This is where the type of polymorphism used by your implementation becomes more important, perhaps you use a dynamically polymorphic implementation during development for rapid prototyping, but plan to pivot to static polymorphism for the hottest paths come release time. In other situations you may want objects to remain dynamically polymorphic during runtime to make use of a smart switching mechanism in your allocator manager that reroutes them to different allocators depending upon certain runtime conditions.
All of these decisions can be made most effectively with profiling, which is an area in which custom allocators shine despite requiring a bit of work to get started. Generally external memory profiling tools will be obscured from seeing what’s actually going on with custom allocators as we’re minimising the kernel memory assignment operations that are typically logged.

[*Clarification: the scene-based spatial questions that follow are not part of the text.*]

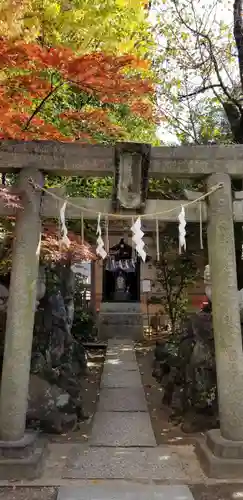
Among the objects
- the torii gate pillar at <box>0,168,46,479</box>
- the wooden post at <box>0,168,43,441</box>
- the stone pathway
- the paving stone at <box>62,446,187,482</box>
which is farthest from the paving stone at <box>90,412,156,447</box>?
the wooden post at <box>0,168,43,441</box>

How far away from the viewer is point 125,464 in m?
4.90

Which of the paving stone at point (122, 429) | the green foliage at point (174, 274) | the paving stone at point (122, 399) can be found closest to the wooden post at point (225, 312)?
the paving stone at point (122, 429)

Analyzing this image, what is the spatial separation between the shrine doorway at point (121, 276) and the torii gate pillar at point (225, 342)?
Result: 11497 mm

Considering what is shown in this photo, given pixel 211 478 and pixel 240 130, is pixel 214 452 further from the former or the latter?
pixel 240 130

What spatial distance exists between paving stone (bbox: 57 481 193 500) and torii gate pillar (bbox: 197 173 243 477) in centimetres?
55

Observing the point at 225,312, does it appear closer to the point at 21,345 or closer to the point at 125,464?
the point at 125,464

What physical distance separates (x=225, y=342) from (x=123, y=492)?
77.7 inches

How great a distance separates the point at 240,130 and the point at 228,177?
4.85m

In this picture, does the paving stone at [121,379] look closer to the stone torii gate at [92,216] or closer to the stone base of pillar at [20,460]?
the stone torii gate at [92,216]

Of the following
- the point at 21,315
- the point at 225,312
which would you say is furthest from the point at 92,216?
the point at 225,312

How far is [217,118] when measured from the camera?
12984 millimetres

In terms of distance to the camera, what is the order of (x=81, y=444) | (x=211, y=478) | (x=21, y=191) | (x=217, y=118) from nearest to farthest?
(x=211, y=478)
(x=21, y=191)
(x=81, y=444)
(x=217, y=118)

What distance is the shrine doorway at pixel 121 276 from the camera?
17.0 meters

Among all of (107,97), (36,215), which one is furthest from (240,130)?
(36,215)
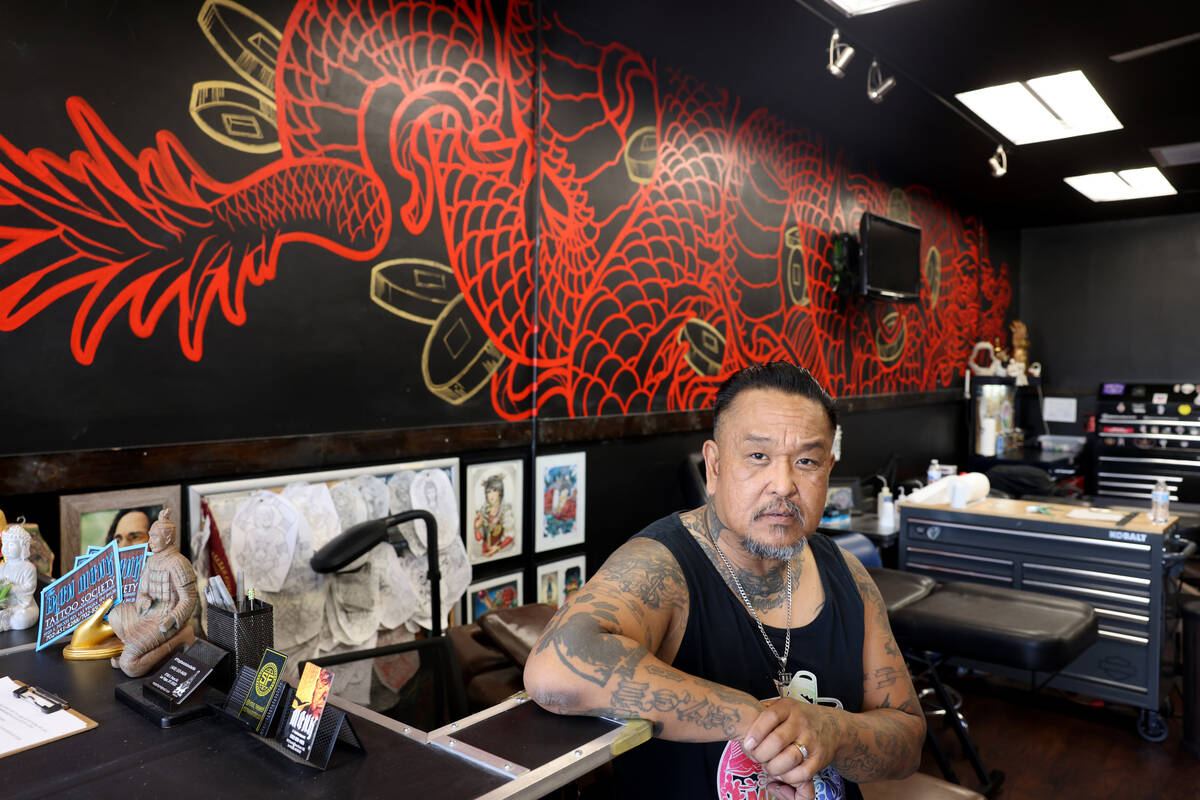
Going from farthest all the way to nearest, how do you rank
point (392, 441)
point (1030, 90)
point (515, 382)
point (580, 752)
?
point (1030, 90) → point (515, 382) → point (392, 441) → point (580, 752)

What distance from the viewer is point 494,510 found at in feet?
10.7

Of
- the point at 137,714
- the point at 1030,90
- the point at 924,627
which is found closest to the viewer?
the point at 137,714

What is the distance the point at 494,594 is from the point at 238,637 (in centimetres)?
195

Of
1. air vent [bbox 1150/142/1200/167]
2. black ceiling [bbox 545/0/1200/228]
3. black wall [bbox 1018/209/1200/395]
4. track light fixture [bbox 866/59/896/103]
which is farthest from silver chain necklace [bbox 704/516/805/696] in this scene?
black wall [bbox 1018/209/1200/395]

So we will need to build our own memory profiling tools, the benefits here are not only the quality of information, but how we can feed that information it back to our system/product (this is most obviously demonstrated through in-editor feedback in video games).
Nostalgia profiling tools serve as a minimalistic demonstration of the feedback and granularity available when using a custom allocator.

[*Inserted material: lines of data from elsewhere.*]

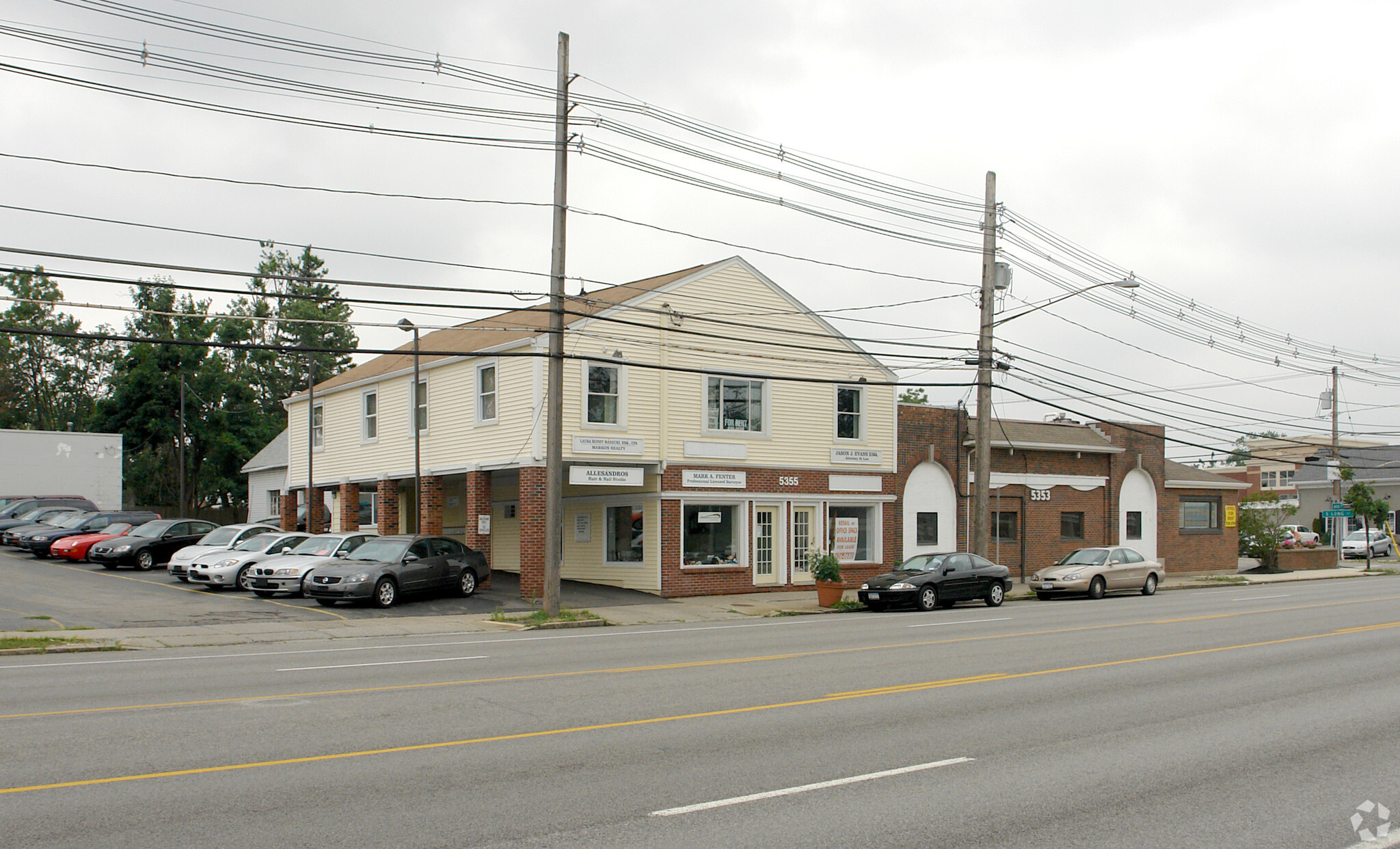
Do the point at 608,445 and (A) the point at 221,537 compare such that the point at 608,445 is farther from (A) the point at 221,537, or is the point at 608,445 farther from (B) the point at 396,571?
(A) the point at 221,537

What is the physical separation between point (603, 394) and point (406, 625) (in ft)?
28.2

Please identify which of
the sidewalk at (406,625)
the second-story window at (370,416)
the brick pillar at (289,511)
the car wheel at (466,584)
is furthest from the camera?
the brick pillar at (289,511)

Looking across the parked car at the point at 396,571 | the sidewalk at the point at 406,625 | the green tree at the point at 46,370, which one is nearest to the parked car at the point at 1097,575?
the sidewalk at the point at 406,625

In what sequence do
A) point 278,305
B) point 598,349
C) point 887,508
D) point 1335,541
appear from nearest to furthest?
1. point 598,349
2. point 887,508
3. point 1335,541
4. point 278,305

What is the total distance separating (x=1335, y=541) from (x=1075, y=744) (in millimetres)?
47924

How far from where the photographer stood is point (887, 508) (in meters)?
32.8

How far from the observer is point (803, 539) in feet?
102

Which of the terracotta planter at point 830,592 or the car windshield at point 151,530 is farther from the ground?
the car windshield at point 151,530

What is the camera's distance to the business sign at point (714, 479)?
28.5 m

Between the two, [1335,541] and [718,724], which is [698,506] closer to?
[718,724]

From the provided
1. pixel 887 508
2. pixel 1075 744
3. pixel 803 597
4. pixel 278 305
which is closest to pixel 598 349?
pixel 803 597

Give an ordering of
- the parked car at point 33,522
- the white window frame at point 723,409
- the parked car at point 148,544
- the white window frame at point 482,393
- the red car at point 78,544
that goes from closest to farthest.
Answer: the white window frame at point 482,393 → the white window frame at point 723,409 → the parked car at point 148,544 → the red car at point 78,544 → the parked car at point 33,522

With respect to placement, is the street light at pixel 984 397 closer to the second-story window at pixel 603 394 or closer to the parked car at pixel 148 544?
the second-story window at pixel 603 394

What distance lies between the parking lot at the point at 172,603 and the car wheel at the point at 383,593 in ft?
0.66
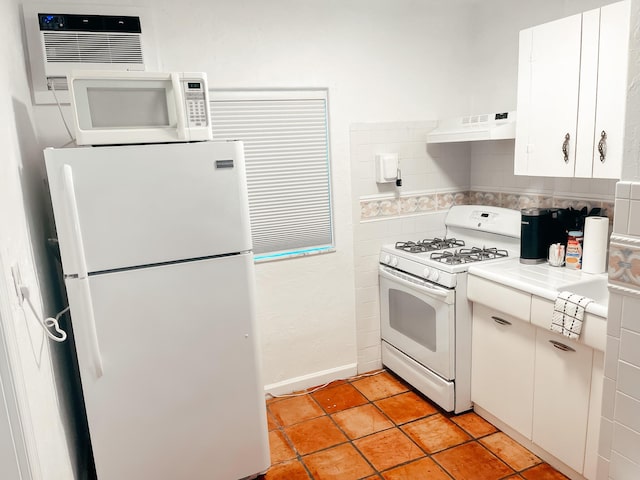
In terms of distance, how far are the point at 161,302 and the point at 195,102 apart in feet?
2.85

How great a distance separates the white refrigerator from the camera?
1861 millimetres

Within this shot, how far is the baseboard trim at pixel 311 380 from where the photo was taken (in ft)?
10.3

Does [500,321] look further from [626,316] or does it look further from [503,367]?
[626,316]

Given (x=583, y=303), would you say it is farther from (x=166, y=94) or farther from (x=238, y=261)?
(x=166, y=94)

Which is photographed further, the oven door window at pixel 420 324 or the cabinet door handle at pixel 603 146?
the oven door window at pixel 420 324

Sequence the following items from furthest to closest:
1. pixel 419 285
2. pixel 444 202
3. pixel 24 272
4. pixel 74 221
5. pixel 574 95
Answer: pixel 444 202 < pixel 419 285 < pixel 574 95 < pixel 74 221 < pixel 24 272

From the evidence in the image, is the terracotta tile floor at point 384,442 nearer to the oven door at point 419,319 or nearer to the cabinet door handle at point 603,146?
the oven door at point 419,319

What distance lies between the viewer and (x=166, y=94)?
202 centimetres

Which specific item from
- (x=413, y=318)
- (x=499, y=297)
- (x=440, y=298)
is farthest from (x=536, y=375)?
(x=413, y=318)

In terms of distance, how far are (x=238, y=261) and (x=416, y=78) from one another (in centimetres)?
195

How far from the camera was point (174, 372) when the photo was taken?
6.79ft

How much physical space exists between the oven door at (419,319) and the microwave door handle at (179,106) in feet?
5.38

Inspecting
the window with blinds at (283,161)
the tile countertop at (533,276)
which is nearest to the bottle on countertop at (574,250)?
the tile countertop at (533,276)

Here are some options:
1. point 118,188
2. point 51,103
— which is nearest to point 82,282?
point 118,188
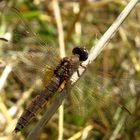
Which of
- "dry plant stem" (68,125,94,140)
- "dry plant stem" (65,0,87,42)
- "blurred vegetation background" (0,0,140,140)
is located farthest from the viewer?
"dry plant stem" (65,0,87,42)

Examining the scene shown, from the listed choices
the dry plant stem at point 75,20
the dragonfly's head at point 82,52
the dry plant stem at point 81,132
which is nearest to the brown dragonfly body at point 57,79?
the dragonfly's head at point 82,52

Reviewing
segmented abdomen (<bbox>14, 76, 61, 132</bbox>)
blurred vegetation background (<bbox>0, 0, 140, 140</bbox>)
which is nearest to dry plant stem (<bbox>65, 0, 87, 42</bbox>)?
blurred vegetation background (<bbox>0, 0, 140, 140</bbox>)

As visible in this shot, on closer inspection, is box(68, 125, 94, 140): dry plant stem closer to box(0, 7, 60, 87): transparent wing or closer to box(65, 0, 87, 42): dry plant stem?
box(0, 7, 60, 87): transparent wing

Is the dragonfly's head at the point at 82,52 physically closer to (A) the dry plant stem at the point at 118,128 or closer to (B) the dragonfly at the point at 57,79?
(B) the dragonfly at the point at 57,79

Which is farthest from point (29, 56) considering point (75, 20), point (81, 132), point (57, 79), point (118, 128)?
point (75, 20)

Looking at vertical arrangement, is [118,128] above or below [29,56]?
below

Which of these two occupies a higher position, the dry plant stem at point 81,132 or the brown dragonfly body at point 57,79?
the brown dragonfly body at point 57,79

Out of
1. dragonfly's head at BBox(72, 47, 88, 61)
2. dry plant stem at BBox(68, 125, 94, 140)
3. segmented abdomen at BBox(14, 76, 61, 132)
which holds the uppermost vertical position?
dragonfly's head at BBox(72, 47, 88, 61)

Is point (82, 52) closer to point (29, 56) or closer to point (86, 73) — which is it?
point (86, 73)

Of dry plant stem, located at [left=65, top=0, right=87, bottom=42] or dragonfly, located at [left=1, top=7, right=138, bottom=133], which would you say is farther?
dry plant stem, located at [left=65, top=0, right=87, bottom=42]

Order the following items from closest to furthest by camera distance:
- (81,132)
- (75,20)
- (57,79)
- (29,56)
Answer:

Importantly, when messing with memory, hope for the best and expect the worst.
The default allocators will always be slower because they can handle anything that is thrown at them. Therefore your custom allocator should always be checking (preferably asserting) that it is receiving exactly what it expects, and if it doesn’t - then it will always be safe to fail-forward to the defaults. This is actually a key built-in feature of the std::pmr allocators that help make them such a great starting point for anyone looking to start mastering memory.

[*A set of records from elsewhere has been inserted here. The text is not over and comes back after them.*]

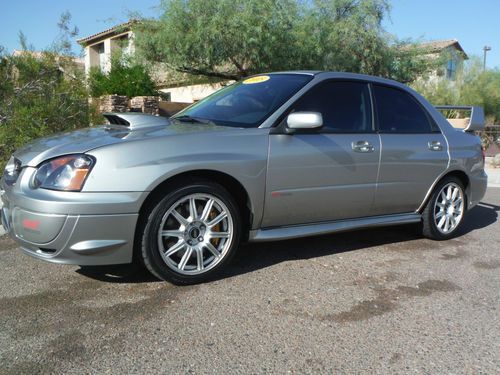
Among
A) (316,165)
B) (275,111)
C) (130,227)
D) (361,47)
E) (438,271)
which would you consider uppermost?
(361,47)

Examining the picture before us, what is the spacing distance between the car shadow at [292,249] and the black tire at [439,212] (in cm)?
14

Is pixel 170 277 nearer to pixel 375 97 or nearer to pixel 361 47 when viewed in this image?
pixel 375 97

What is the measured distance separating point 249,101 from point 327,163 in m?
0.86

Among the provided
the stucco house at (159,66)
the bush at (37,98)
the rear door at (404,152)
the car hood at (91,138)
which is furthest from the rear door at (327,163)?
the stucco house at (159,66)

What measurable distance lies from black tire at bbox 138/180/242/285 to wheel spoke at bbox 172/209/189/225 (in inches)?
0.5

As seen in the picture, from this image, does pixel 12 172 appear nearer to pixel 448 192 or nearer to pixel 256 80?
pixel 256 80

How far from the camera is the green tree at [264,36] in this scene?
43.9 feet

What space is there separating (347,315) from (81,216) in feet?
5.92

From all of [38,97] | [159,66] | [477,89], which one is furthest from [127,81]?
[477,89]

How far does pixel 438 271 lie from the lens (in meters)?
4.11

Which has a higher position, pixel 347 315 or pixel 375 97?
pixel 375 97

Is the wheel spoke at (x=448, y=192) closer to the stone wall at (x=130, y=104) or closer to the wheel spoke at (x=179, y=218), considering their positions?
the wheel spoke at (x=179, y=218)

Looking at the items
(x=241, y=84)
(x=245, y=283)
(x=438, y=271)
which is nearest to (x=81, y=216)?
(x=245, y=283)

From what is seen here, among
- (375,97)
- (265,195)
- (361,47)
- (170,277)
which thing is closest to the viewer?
(170,277)
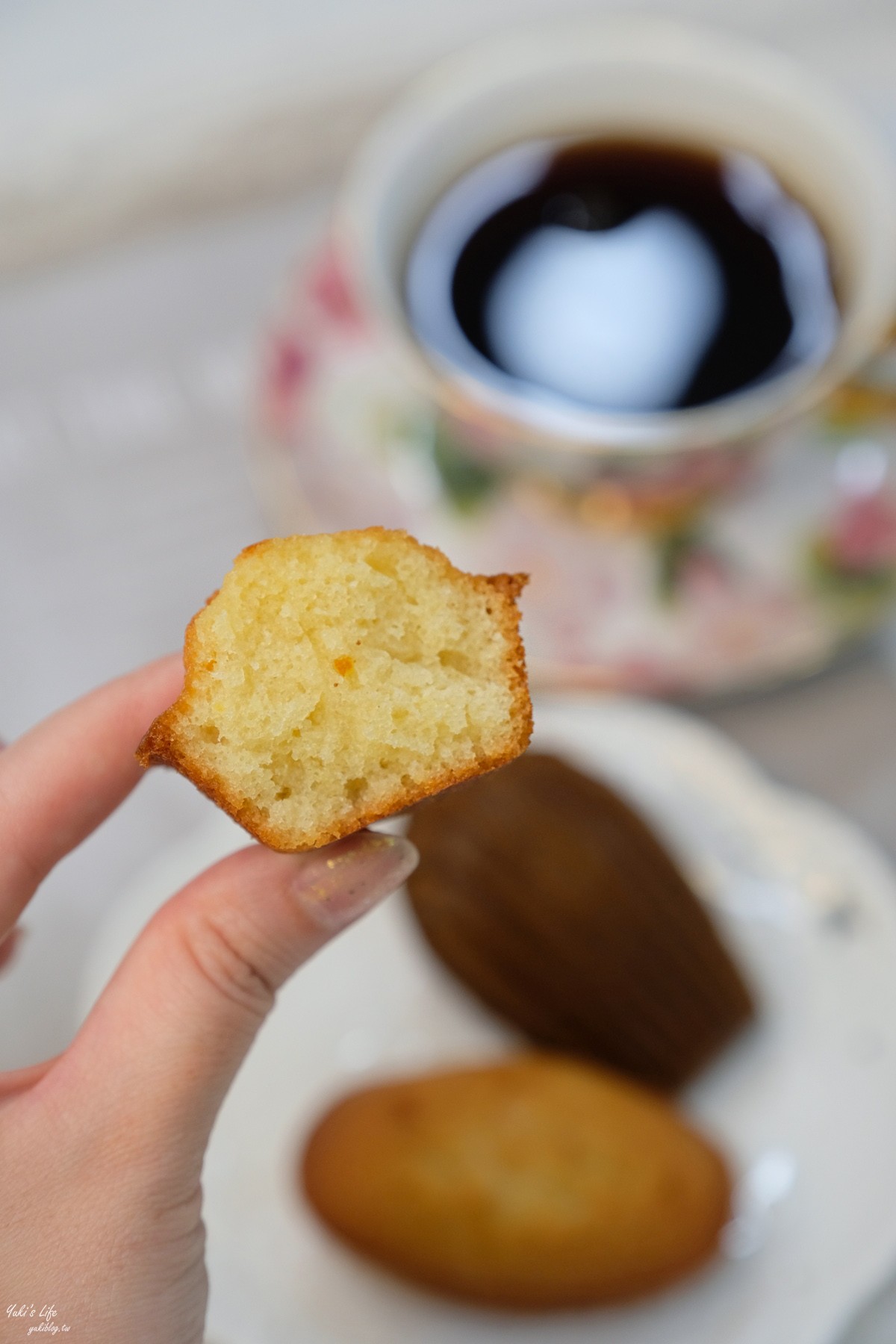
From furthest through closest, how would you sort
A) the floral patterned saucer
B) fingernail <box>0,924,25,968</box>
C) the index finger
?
the floral patterned saucer < fingernail <box>0,924,25,968</box> < the index finger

Of the many common thoughts and concerns you may encounter when advocating for custom Memory Allocation, Nostalgia addresses the following:
“C++17 added pmr templates, which they’ve continued to expand, so custom allocators are no longer as relevant.”
- std::pmr primarily serves to provide an alternative for implementation of allocators into your codebase, this does not sidestep the problems addressed by custom allocators, it provides another tool with which to become more familiar with them.
- std::pmr also provides several default allocators types that can be used with minimal setup through the std::pmr implementation.
- This is an excellent starting point for pivoting a system to be more allocation aware.
Nostalgia includes both std::pmr implementations and std::pmr default allocator types in its comparison suite, they are competitive, but not without peer.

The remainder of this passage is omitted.